Virée shopping Adidas, comme si de rien n’était

Malgré la gravité évidente de la situation, et c’est un point qui ne manquera pas de surprendre la présidente et les avocats de la partie civile, un événement d’une tout autre nature va intervenir seulement 72 heures plus tard.

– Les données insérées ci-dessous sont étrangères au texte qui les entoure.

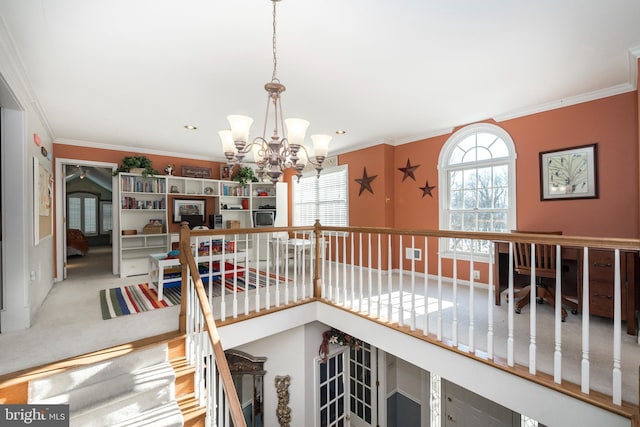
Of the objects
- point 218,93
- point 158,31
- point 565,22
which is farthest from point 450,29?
point 218,93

Alors qu’ils assurent être totalement étrangers (et donc victimes, eux aussi) du braquage et de la tentative d’extorsion, ces mêmes amis demanderont au champion du monde 2018 s’ils peuvent se rendre à la boutique Adidas des Champs-Elysées pour profiter du crédit dont dispose Pogba en tant qu’égérie de la marque.

S’il déclare avoir l’habitude de faire ça « deux ou trois fois dans l’année », pour des achats compris « entre 2.000 et 3.000 euros » sur le compte du footballeur, cette fois-ci la sortie shopping aux frais de la princesse va prendre des proportions ahurissantes. « On a abusé, on était dans l’euphorie », admettra volontiers Machikour K. Un bel euphémisme puisque la note s’élève cette fois à… 57.785 euros, en trois passages, entre le 23 et le 26 mars.

Il faudra même un camion (et une chaîne humaine des employés de la boutique) pour embarquer les quelques 800 produits à la marque aux trois bandes. Et alors qu’il avait déjà contacté deux fois le service marketing d’Adidas pour augmenter son enveloppe, Pogba devra finalement venir en personne régler le trop-plein d’impayés. Oh, trois fois rien, 17.000 euros en carte de crédit. « Paul était surpsi du montant, lâche Machikour K. Il n’était pas content. » En plein rassemblement avec l’équipe de France, et alors que trois jours plus tôt il avait un M16 pointé sur le visage, on le serait à moins.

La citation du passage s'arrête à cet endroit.